◆ **OBJECTIVE 1**
Copy the passage of the summary judgment ruling from "FedEx Freight, Inc., 674" to "issue for trial.".

◆ **PAGE TEXT**
——

Case No. 2:13-cv-00065-WTL-WGH
Entry Granting Motion for Summary Judgment
Plaintiff Richard Vance Crowley, an inmate of the Federal Bureau of Prisons (“BOP”) at
the United States Penitentiary in Bruceton Mills, West Virginia, brings this action pursuant to the
theory recognized in Bivens v. Six Unknown Named Agents, 403 U.S. 388 (1971). Crowley
alleges that defendants Rebecca Miller, David Putoff and William F. Wilson, M.D. failed to
provide or delayed treatment for multiple fractures to his right hand in violation of the Eighth
Amendment while he was housed at the Federal Correctional Complex in Terre Haute, Indiana
(“FCC Terre Haute”). The defendants move to dismiss, or in the alternative for summary
judgment—not on the merits, but based on the exhaustion of administrative remedies
requirement of the Prison Litigation Reform Act, 42 U.S.C. § 1997 (“PLRA”).1
1
Also pending, is the plaintiff’s motion for clarification [dkt. 44]. This motion is granted to the extent
that the clerk is directed to include a copy of the docket numbers 1, 36, and 41 along with the plaintiff’s
copy of this Entry.
1
I. Standard of Review
A court is to enter summary judgment when sought if “there is no genuine dispute as to
any material fact and the movant is entitled to judgment as a matter of law.” Fed. R. Civ. P.
56(a). To survive a motion for summary judgment, “the nonmoving party must establish some
genuine issue for trial such that a reasonable jury could return a verdict in her favor.” Gordon v.
FedEx Freight, Inc., 674 F.3d 769, 772-73 (7th Cir. 2012). To survive summary judgment there
must be evidence on which the jury could reasonably find for the nonmoving party, and the
nonmoving party must point to specific facts showing that there is a genuine issue for trial.
Inferences relying on mere speculation or conjecture will not suffice. Trade Finance Partners,
LLC v. AAR Corp., 573 F.3d 401, 406-407 (7th Cir. 2009) (citing Anderson v. Liberty Lobby,
Inc., 477 U.S. 242, 252 (1986), Argyropoulos v. City of Alton, 539 F.3d 724, 732 (7th Cir.
2008)).

——

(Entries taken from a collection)
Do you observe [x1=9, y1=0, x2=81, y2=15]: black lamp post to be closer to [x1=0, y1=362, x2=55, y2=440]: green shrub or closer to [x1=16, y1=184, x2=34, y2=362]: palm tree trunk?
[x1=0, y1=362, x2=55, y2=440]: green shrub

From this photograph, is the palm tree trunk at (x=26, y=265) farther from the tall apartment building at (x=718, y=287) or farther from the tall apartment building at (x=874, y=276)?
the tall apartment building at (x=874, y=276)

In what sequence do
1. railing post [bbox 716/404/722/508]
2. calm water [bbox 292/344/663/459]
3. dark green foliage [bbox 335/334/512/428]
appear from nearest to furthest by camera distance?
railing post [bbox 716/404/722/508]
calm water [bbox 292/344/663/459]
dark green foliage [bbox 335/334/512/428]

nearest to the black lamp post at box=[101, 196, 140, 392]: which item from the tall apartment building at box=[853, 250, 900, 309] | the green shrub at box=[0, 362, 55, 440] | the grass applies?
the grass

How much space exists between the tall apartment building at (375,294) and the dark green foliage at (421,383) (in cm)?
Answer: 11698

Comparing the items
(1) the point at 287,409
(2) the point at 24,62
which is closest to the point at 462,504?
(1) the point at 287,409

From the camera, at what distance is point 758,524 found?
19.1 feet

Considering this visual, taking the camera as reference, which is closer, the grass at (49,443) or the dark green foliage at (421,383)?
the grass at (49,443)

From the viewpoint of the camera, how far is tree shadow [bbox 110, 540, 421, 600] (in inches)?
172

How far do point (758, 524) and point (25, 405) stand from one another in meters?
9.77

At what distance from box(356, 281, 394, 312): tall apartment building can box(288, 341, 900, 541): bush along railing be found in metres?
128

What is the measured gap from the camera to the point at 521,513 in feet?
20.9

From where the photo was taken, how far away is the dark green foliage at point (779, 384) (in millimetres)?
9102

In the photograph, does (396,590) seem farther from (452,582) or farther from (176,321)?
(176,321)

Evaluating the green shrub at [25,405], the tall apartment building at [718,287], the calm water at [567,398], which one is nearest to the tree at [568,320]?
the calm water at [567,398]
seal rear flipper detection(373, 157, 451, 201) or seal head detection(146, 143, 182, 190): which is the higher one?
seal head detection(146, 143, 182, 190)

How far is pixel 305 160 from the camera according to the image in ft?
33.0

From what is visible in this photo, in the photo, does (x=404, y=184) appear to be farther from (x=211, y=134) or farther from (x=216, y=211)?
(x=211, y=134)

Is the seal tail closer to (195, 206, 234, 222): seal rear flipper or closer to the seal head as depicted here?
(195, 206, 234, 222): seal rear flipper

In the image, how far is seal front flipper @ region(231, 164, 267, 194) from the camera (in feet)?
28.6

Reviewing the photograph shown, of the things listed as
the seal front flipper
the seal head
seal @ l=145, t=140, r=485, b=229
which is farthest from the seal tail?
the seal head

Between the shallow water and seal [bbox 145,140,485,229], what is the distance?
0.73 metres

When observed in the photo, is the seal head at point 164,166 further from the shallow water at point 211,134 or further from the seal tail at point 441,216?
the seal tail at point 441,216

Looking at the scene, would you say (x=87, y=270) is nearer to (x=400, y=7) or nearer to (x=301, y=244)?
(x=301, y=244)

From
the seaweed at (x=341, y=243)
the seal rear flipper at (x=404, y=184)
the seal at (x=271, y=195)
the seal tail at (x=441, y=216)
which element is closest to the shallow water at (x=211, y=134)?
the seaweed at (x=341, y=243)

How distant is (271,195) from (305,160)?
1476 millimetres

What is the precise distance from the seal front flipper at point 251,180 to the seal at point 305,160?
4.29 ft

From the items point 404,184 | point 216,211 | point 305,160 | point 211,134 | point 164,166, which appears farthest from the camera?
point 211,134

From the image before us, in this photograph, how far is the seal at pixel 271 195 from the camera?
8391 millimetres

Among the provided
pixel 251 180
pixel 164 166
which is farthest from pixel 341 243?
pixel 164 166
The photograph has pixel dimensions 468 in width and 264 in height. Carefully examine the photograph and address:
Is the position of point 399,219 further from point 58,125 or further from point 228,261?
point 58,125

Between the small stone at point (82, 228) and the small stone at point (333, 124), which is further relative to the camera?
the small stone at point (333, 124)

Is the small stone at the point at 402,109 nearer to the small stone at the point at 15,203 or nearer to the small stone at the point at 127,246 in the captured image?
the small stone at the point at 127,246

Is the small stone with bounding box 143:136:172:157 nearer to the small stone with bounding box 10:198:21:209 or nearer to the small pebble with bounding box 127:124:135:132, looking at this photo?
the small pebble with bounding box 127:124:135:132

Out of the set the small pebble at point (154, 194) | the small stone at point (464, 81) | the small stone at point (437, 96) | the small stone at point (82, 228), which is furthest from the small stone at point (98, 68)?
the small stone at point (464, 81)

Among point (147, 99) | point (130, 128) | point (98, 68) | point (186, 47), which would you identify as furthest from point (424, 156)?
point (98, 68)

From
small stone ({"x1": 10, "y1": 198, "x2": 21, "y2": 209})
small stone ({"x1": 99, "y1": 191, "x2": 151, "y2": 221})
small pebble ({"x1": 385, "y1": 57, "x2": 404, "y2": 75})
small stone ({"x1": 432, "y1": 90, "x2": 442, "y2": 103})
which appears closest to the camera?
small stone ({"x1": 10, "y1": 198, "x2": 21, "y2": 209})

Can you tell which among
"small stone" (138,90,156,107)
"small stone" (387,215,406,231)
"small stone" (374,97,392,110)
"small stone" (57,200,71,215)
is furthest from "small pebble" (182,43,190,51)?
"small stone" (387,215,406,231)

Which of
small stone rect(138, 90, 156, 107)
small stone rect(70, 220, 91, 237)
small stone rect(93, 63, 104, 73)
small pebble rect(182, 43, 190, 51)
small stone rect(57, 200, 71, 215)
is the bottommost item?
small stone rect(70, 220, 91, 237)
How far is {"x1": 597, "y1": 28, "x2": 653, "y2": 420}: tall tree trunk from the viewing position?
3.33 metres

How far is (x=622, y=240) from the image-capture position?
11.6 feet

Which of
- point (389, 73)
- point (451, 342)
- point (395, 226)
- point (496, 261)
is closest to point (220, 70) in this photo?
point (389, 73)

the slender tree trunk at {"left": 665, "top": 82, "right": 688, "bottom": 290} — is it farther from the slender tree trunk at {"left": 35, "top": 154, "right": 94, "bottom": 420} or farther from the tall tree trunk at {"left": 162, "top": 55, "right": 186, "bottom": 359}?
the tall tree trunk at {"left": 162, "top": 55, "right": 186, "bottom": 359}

——

◆ **OBJECTIVE 2**
Revise the lines of the entries from the line with "is it farther" through the last line of the entries, changing "slender tree trunk" to "thin tree trunk" and leaving everything else unchanged.

◆ **WRITTEN ANSWER 1**
FedEx Freight, Inc., 674 F.3d 769, 772-73 (7th Cir. 2012). To survive summary judgment there
must be evidence on which the jury could reasonably find for the nonmoving party, and the
nonmoving party must point to specific facts showing that there is a genuine issue for trial.

◆ **WRITTEN ANSWER 2**
the thin tree trunk at {"left": 665, "top": 82, "right": 688, "bottom": 290} — is it farther from the thin tree trunk at {"left": 35, "top": 154, "right": 94, "bottom": 420} or farther from the tall tree trunk at {"left": 162, "top": 55, "right": 186, "bottom": 359}?
the tall tree trunk at {"left": 162, "top": 55, "right": 186, "bottom": 359}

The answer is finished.